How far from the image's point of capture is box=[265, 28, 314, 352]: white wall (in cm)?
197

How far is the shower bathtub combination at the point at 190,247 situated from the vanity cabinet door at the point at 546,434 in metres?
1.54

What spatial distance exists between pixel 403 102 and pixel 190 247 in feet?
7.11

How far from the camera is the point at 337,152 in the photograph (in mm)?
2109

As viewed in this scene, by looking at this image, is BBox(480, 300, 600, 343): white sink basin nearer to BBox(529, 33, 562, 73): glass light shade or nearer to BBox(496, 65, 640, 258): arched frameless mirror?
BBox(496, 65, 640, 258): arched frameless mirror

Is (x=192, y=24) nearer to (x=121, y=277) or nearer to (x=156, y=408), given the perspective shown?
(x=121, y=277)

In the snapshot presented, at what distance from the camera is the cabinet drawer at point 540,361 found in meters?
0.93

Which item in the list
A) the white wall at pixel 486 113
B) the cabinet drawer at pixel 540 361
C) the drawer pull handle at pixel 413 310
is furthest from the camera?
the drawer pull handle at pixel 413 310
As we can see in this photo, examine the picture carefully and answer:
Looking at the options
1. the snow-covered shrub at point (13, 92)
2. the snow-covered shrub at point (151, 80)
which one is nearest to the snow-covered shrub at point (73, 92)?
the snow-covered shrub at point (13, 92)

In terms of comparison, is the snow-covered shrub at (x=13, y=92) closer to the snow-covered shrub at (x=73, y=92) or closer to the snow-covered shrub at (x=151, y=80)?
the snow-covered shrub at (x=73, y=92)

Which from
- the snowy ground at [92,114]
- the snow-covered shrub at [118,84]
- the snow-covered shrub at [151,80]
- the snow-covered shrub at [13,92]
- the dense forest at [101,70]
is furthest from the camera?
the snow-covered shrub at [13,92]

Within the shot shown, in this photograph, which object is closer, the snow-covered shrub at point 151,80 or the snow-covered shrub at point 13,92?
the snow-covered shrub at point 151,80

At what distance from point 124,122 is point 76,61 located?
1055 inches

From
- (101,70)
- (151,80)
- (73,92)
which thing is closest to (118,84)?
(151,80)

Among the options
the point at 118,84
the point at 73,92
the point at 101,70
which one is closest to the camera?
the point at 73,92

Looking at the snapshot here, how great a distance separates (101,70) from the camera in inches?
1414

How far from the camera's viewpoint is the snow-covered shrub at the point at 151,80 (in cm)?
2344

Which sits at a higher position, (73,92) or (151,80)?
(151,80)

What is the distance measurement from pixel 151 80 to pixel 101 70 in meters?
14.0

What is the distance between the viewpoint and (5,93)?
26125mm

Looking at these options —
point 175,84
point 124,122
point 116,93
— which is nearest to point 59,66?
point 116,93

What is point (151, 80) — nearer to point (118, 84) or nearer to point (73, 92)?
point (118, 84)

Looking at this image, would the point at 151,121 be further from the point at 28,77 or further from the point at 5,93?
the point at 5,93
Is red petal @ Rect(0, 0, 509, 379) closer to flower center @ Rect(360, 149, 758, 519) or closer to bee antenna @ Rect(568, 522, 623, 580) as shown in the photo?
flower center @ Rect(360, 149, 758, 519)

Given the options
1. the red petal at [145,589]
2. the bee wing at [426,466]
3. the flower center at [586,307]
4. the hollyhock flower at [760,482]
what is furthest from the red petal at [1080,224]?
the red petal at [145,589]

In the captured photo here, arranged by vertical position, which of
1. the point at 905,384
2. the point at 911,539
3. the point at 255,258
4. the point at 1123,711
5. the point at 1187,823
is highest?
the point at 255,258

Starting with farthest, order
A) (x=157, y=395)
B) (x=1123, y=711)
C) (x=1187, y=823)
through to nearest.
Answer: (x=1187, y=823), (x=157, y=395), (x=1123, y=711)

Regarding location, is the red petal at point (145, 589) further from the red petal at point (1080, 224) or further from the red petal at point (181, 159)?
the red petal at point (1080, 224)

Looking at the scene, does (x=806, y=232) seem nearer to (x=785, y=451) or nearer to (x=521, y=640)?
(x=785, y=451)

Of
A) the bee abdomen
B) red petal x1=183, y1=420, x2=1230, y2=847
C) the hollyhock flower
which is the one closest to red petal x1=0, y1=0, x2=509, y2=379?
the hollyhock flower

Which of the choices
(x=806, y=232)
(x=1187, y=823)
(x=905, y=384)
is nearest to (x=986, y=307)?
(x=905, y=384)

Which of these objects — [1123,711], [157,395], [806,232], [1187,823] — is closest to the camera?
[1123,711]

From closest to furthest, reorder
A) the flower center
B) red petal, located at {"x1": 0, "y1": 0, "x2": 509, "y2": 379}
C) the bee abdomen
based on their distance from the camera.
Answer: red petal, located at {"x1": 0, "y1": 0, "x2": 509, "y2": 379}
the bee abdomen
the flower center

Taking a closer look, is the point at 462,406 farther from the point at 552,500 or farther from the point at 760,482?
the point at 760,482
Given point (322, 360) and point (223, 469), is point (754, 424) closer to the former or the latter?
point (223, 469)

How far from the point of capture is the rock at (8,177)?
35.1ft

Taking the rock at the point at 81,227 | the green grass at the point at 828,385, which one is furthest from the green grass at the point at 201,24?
------------------------------------------------------------
Repeat all of the records above exactly as they appear.

> _Exercise solution_
How far from the image's point of capture is box=[265, 28, 314, 352]: white wall (in cm)?
197

How far is the shower bathtub combination at the point at 190,247 situated from the vanity cabinet door at the point at 546,434 in metres?
1.54

What spatial distance exists between pixel 403 102 and pixel 190 247 in feet?
7.11

How far from the camera is the point at 337,152 in the photograph (in mm)?
2109

As viewed in this scene, by looking at this image, is BBox(480, 300, 600, 343): white sink basin nearer to BBox(529, 33, 562, 73): glass light shade or nearer to BBox(496, 65, 640, 258): arched frameless mirror?
BBox(496, 65, 640, 258): arched frameless mirror

Is (x=192, y=24) nearer to (x=121, y=277) or nearer to (x=156, y=408), given the perspective shown?
(x=121, y=277)

In the snapshot presented, at what distance from the camera is the cabinet drawer at point 540,361 found in meters?
0.93

Which item in the list
A) the white wall at pixel 486 113
B) the cabinet drawer at pixel 540 361
C) the drawer pull handle at pixel 413 310
is furthest from the camera?
the drawer pull handle at pixel 413 310
As we can see in this photo, examine the picture carefully and answer:
Looking at the options
1. the snow-covered shrub at point (13, 92)
2. the snow-covered shrub at point (151, 80)
which one is nearest to the snow-covered shrub at point (73, 92)?
the snow-covered shrub at point (13, 92)

In terms of comparison, is the snow-covered shrub at (x=13, y=92) closer to the snow-covered shrub at (x=73, y=92) or closer to the snow-covered shrub at (x=151, y=80)?
the snow-covered shrub at (x=73, y=92)

Which from
- the snowy ground at [92,114]
- the snow-covered shrub at [118,84]
- the snow-covered shrub at [151,80]
- the snow-covered shrub at [13,92]
- the dense forest at [101,70]
is furthest from the camera?
the snow-covered shrub at [13,92]

Within the shot shown, in this photograph, which object is closer, the snow-covered shrub at point 151,80 or the snow-covered shrub at point 13,92?
the snow-covered shrub at point 151,80

At what distance from point 124,122 is point 76,61 located?
1055 inches

From
- (101,70)
- (151,80)
- (73,92)
which thing is closest to (118,84)?
(151,80)

Among the options
the point at 118,84
the point at 73,92
the point at 101,70
which one is closest to the camera?
the point at 73,92

Looking at the snapshot here, how great a distance separates (101,70) from the camera in inches?
1414

How far from the camera's viewpoint is the snow-covered shrub at the point at 151,80 (in cm)?
2344

Which sits at a higher position, (73,92) or (151,80)?
(151,80)

What is the distance measurement from pixel 151 80 to pixel 101 70 in meters?
14.0

What is the distance between the viewpoint and (5,93)?
26125mm

Looking at these options —
point 175,84
point 124,122
point 116,93
— which is nearest to point 59,66?
point 116,93

What is point (151, 80) — nearer to point (118, 84) or nearer to point (73, 92)?
point (118, 84)

Looking at this image, would the point at 151,121 be further from the point at 28,77 or further from the point at 5,93?
the point at 5,93
Is red petal @ Rect(0, 0, 509, 379) closer to flower center @ Rect(360, 149, 758, 519) or closer to bee antenna @ Rect(568, 522, 623, 580) as shown in the photo?
flower center @ Rect(360, 149, 758, 519)

Given the options
1. the red petal at [145,589]
2. the bee wing at [426,466]
3. the flower center at [586,307]
4. the hollyhock flower at [760,482]
what is furthest from the red petal at [1080,224]?
the red petal at [145,589]

In the captured photo here, arranged by vertical position, which of
1. the point at 905,384
2. the point at 911,539
3. the point at 255,258
4. the point at 1123,711
5. the point at 1187,823
is highest?
the point at 255,258

Starting with farthest, order
A) (x=157, y=395)
B) (x=1123, y=711)
C) (x=1187, y=823)
through to nearest.
Answer: (x=1187, y=823), (x=157, y=395), (x=1123, y=711)

Regarding location, is the red petal at point (145, 589) further from the red petal at point (1080, 224) or further from the red petal at point (181, 159)?
the red petal at point (1080, 224)

Looking at the scene, does (x=806, y=232) seem nearer to (x=785, y=451) or nearer to (x=521, y=640)?
(x=785, y=451)

Of
A) the bee abdomen
B) red petal x1=183, y1=420, x2=1230, y2=847
C) the hollyhock flower
which is the one closest to red petal x1=0, y1=0, x2=509, y2=379?
the hollyhock flower

Which of the choices
(x=806, y=232)
(x=1187, y=823)
(x=905, y=384)
is nearest to (x=986, y=307)?
(x=905, y=384)

Which of these objects — [1123,711], [157,395], [806,232], [1187,823] — is closest to the camera?
[1123,711]

From closest to furthest, reorder
A) the flower center
B) red petal, located at {"x1": 0, "y1": 0, "x2": 509, "y2": 379}
C) the bee abdomen
based on their distance from the camera.
Answer: red petal, located at {"x1": 0, "y1": 0, "x2": 509, "y2": 379}
the bee abdomen
the flower center

Taking a closer look, is the point at 462,406 farther from the point at 552,500 or farther from the point at 760,482?
the point at 760,482
Given point (322, 360) and point (223, 469), is point (754, 424) closer to the former or the latter?
point (223, 469)

How far from the point of capture is the rock at (8,177)?
35.1ft

Taking the rock at the point at 81,227 | the green grass at the point at 828,385, which one is furthest from the green grass at the point at 201,24?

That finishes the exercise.